**Work required**
Set out every line of the listing below as a numbered list, leaving out the blank lines.

**Data to process**
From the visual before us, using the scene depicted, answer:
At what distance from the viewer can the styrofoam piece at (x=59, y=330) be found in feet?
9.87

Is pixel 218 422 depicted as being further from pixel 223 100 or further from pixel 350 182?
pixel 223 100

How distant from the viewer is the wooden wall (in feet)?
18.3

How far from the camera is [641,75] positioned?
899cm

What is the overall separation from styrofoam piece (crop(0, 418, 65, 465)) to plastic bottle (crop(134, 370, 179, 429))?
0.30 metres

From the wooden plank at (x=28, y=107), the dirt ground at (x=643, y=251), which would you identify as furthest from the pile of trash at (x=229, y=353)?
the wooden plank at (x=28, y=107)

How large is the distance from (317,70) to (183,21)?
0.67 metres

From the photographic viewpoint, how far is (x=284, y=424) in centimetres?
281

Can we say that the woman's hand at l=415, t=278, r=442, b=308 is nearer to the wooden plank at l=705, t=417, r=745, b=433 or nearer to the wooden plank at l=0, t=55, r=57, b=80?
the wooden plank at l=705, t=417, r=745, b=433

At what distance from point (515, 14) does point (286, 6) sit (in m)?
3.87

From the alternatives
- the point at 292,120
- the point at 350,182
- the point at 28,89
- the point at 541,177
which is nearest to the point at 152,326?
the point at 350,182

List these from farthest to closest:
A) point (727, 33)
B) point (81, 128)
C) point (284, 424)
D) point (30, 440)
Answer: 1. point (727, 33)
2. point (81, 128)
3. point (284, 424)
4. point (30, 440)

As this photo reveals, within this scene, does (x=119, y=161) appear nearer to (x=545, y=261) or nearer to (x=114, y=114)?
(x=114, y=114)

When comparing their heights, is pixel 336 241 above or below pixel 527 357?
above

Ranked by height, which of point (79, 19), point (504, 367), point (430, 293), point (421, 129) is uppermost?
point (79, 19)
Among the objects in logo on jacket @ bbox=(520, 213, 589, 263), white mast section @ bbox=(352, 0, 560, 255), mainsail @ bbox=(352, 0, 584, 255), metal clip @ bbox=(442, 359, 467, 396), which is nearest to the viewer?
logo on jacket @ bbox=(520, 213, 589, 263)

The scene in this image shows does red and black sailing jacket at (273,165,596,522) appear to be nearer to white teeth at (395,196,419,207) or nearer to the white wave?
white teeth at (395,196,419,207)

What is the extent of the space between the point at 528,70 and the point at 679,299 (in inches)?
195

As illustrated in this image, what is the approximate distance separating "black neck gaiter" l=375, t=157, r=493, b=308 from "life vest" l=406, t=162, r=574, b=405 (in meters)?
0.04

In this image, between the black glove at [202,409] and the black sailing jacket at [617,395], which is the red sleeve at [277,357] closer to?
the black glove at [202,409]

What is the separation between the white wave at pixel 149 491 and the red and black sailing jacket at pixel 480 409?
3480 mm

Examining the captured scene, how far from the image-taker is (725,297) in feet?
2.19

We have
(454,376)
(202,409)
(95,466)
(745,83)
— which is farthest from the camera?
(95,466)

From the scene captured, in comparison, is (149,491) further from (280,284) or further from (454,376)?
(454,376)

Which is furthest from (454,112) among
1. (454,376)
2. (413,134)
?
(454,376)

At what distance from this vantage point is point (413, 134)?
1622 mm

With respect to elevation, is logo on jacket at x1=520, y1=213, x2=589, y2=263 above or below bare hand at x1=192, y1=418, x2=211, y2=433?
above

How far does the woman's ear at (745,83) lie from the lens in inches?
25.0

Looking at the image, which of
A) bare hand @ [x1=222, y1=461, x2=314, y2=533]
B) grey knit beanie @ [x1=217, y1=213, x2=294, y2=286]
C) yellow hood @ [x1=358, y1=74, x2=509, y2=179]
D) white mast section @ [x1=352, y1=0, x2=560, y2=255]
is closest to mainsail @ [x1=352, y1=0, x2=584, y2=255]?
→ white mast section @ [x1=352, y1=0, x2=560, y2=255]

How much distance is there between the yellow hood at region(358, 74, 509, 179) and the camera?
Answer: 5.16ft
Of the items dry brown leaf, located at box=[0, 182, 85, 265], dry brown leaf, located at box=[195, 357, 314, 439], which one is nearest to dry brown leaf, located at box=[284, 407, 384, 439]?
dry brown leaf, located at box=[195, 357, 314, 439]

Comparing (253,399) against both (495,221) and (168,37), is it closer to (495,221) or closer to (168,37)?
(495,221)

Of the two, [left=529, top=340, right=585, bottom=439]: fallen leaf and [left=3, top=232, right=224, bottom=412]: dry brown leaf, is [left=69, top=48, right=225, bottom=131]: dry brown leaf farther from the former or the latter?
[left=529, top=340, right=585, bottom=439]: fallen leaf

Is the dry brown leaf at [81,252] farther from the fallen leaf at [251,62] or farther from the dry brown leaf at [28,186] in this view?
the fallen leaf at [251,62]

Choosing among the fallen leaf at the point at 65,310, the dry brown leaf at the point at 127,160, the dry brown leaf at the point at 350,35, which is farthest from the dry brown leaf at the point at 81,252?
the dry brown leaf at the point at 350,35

**Solution for this problem**
1. From the visual before us, using the scene depicted, answer:
2. At what distance from the viewer can the styrofoam piece at (x=59, y=330) be found in feet?
3. 9.87
4. Is pixel 218 422 depicted as being further from pixel 223 100 or further from pixel 350 182?
5. pixel 223 100
6. How distant from the viewer is the wooden wall (in feet)?
7. 18.3
8. How far from the camera is [641,75] positioned?
9. 899cm
10. What is the overall separation from styrofoam piece (crop(0, 418, 65, 465)) to plastic bottle (crop(134, 370, 179, 429))?
11. 0.30 metres
12. From the wooden plank at (x=28, y=107), the dirt ground at (x=643, y=251), which would you identify as furthest from the pile of trash at (x=229, y=353)?
13. the wooden plank at (x=28, y=107)
14. How large is the distance from (317,70) to (183,21)?
15. 0.67 metres
16. From the photographic viewpoint, how far is (x=284, y=424) in centimetres?
17. 281
18. Can we say that the woman's hand at l=415, t=278, r=442, b=308 is nearer to the wooden plank at l=705, t=417, r=745, b=433 or nearer to the wooden plank at l=0, t=55, r=57, b=80?
19. the wooden plank at l=705, t=417, r=745, b=433
20. At what distance from point (515, 14) does point (286, 6) sit (in m)?
21. 3.87
22. From the alternatives
23. - the point at 292,120
24. - the point at 350,182
25. - the point at 28,89
26. - the point at 541,177
27. which is nearest to the point at 152,326?
28. the point at 350,182
29. List these from farthest to closest:
30. A) point (727, 33)
31. B) point (81, 128)
32. C) point (284, 424)
33. D) point (30, 440)
34. Answer: 1. point (727, 33)
35. 2. point (81, 128)
36. 3. point (284, 424)
37. 4. point (30, 440)
38. As this photo reveals, within this scene, does (x=119, y=161) appear nearer to (x=545, y=261) or nearer to (x=114, y=114)?
39. (x=114, y=114)
40. When comparing their heights, is pixel 336 241 above or below pixel 527 357?
41. above
42. Ranked by height, which of point (79, 19), point (504, 367), point (430, 293), point (421, 129) is uppermost?
43. point (79, 19)
44. Among the objects in logo on jacket @ bbox=(520, 213, 589, 263), white mast section @ bbox=(352, 0, 560, 255), mainsail @ bbox=(352, 0, 584, 255), metal clip @ bbox=(442, 359, 467, 396), which is nearest to the viewer?
45. logo on jacket @ bbox=(520, 213, 589, 263)
46. The scene in this image shows does red and black sailing jacket at (273,165,596,522) appear to be nearer to white teeth at (395,196,419,207) or nearer to the white wave?
47. white teeth at (395,196,419,207)
48. What is the extent of the space between the point at 528,70 and the point at 679,299 (in inches)?
49. 195
50. As illustrated in this image, what is the approximate distance separating "black neck gaiter" l=375, t=157, r=493, b=308 from "life vest" l=406, t=162, r=574, b=405 (in meters)?
51. 0.04
52. In this image, between the black glove at [202,409] and the black sailing jacket at [617,395], which is the red sleeve at [277,357] closer to?
53. the black glove at [202,409]
54. What is the separation between the white wave at pixel 149 491 and the red and black sailing jacket at pixel 480 409?
55. 3480 mm
56. Examining the captured scene, how far from the image-taker is (725,297) in feet?
57. 2.19
58. We have
59. (454,376)
60. (202,409)
61. (95,466)
62. (745,83)
63. — which is farthest from the camera?
64. (95,466)
65. From the scene captured, in comparison, is (149,491) further from (280,284) or further from (454,376)?
66. (454,376)
67. Which is furthest from (454,112) among
68. 1. (454,376)
69. 2. (413,134)
70. ?
71. (454,376)
72. At what distance from this vantage point is point (413, 134)?
73. 1622 mm
74. With respect to elevation, is logo on jacket at x1=520, y1=213, x2=589, y2=263 above or below bare hand at x1=192, y1=418, x2=211, y2=433?
75. above
76. How far does the woman's ear at (745,83) lie from the lens in inches?
77. 25.0
78. Looking at the image, which of
79. A) bare hand @ [x1=222, y1=461, x2=314, y2=533]
80. B) grey knit beanie @ [x1=217, y1=213, x2=294, y2=286]
81. C) yellow hood @ [x1=358, y1=74, x2=509, y2=179]
82. D) white mast section @ [x1=352, y1=0, x2=560, y2=255]
83. is closest to mainsail @ [x1=352, y1=0, x2=584, y2=255]?
84. → white mast section @ [x1=352, y1=0, x2=560, y2=255]
85. How much distance is there between the yellow hood at region(358, 74, 509, 179) and the camera?
86. Answer: 5.16ft
87. Of the items dry brown leaf, located at box=[0, 182, 85, 265], dry brown leaf, located at box=[195, 357, 314, 439], which one is nearest to dry brown leaf, located at box=[284, 407, 384, 439]?
88. dry brown leaf, located at box=[195, 357, 314, 439]
89. Comparing (253,399) against both (495,221) and (168,37), is it closer to (495,221) or closer to (168,37)?
90. (495,221)
91. Of the two, [left=529, top=340, right=585, bottom=439]: fallen leaf and [left=3, top=232, right=224, bottom=412]: dry brown leaf, is [left=69, top=48, right=225, bottom=131]: dry brown leaf farther from the former or the latter?
92. [left=529, top=340, right=585, bottom=439]: fallen leaf
93. Is the dry brown leaf at [81,252] farther from the fallen leaf at [251,62] or farther from the dry brown leaf at [28,186] in this view?
94. the fallen leaf at [251,62]
95. Choosing among the fallen leaf at the point at 65,310, the dry brown leaf at the point at 127,160, the dry brown leaf at the point at 350,35, which is farthest from the dry brown leaf at the point at 81,252?
96. the dry brown leaf at the point at 350,35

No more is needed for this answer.